Workers Group
*On this date in 1941, President Franklin D. Roosevelt signed Executive Order 8802, which prohibited ethnic or racial discrimination in the nation's defense industry.
It also established the Fair Employment Practice Committee, the first federal action, though not a law, to promote equal opportunity and prohibit employment discrimination in the United States. Many citizens of African, Italian, or German ethnicity were affected by World War II, impeding the war effort and lowering morale.
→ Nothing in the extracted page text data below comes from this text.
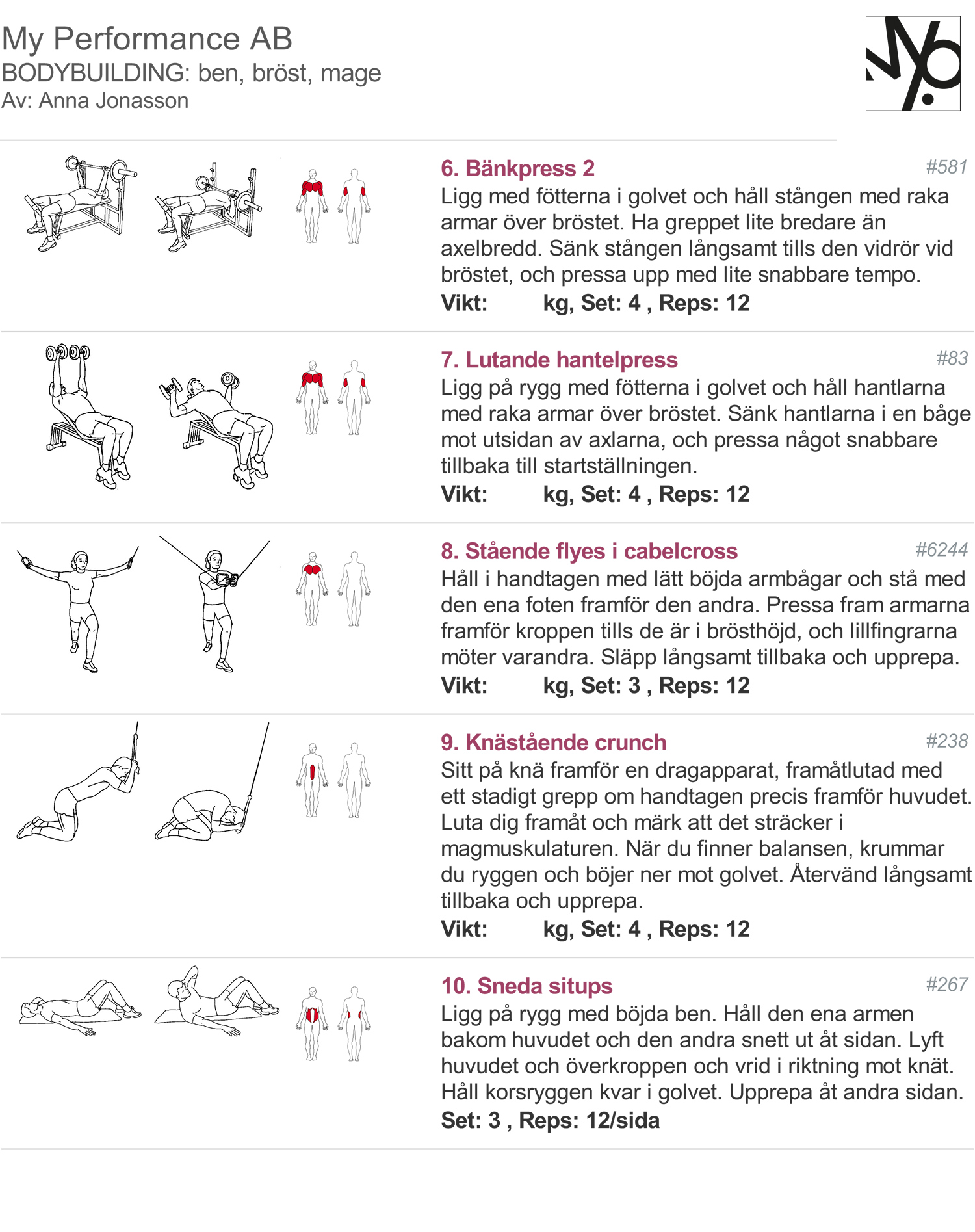 My Performance AB
BODYBUILDING: ben, bröst, mage
Av: Anna Jonasson

6. Bänkpress 2
#581
Ligg med fötterna i golvet och håll stången med raka armar över bröstet. Ha greppet lite bredare än axelbredd. Sänk stången långsamt tills den vidrör vid bröstet, och pressa upp med lite snabbare tempo.
Vikt: kg, Set: 4 , Reps: 12

7. Lutande hantelpress
#83
Ligg på rygg med fötterna i golvet och håll hantlarna med raka armar över bröstet. Sänk hantlarna i en båge mot utsidan av axlarna, och pressa något snabbare tillbaka till startställningen.
Vikt: kg, Set: 4 , Reps: 12

8. Stående flyes i cabelcross
#6244
Håll i handtagen med lätt böjda armbågar och stå med den ena foten framför den andra. Pressa fram armarna framför kroppen tills de är i brösthöjd, och lillfingrarna möter varandra. Släpp långsamt tillbaka och upprepa.
Vikt: kg, Set: 3 , Reps: 12

9. Knästående crunch
#238
Sitt på knä framför en dragapparat, framåtlutad med ett stadigt grepp om handtagen precis framför huvudet. Luta dig framåt och märk att det sträcker i magmuskulaturen. När du finner balansen, krummar du ryggen och böjer ner mot golvet. Återvänd långsamt tillbaka och upprepa.
Vikt: kg, Set: 4 , Reps: 12

10. Sneda situps
#267
Ligg på rygg med böjda ben. Håll den ena armen bakom huvudet och den andra snett ut åt sidan. Lyft huvudet och överkroppen och vrid i riktning mot knät. Håll korsryggen kvar i golvet. Upprepa åt andra sidan.
Set: 3 , Reps: 12/sida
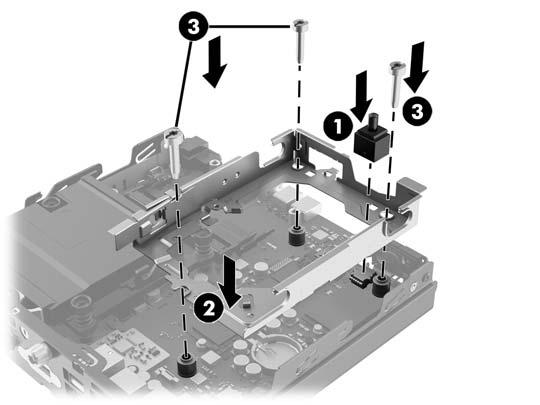 3
1
3
2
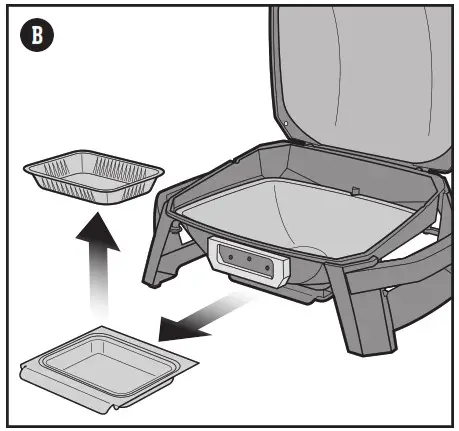 B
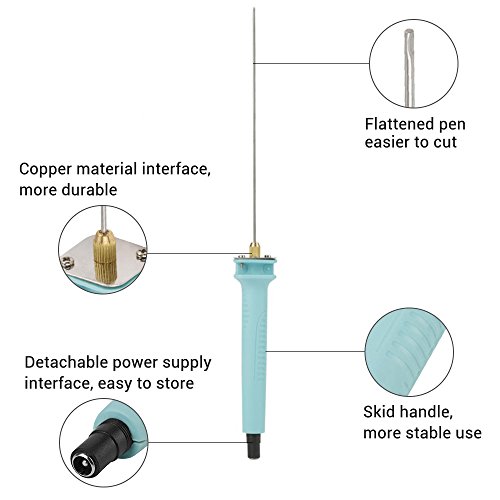 Flattened pen
easier to cut

Copper material interface,
more durable

Detachable power supply
interface, easy to store

Skid handle,
more stable use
This ethnic factor was a significant motivation for Roosevelt.
The President's statement that accompanied the Order cited the war effort, saying that "the democratic way of life within the nation can be defended successfully only with the help and support of all groups," and cited reports of discrimination: There is evidence available that needed workers have been barred from industries engaged in defense production solely because of considerations of race, creed, color, or national origin, to the detriment of workers' morale and of national unity.
The Executive Order was demanded by A. Philip Randolph, Walter White, and other blacks involved in the March on Washington Movement, who had planned a march in Washington, D.C., in 1941 to protest racial discrimination in the industry and the military. They suspended the march after Executive Order 8802 was issued. The Order required federal agencies and departments involved with defense production to ensure that vocational and training programs were administered without discrimination regarding "race, creed, color, or national origin." All defense contracts were to include provisions that also barred private contractors from discrimination.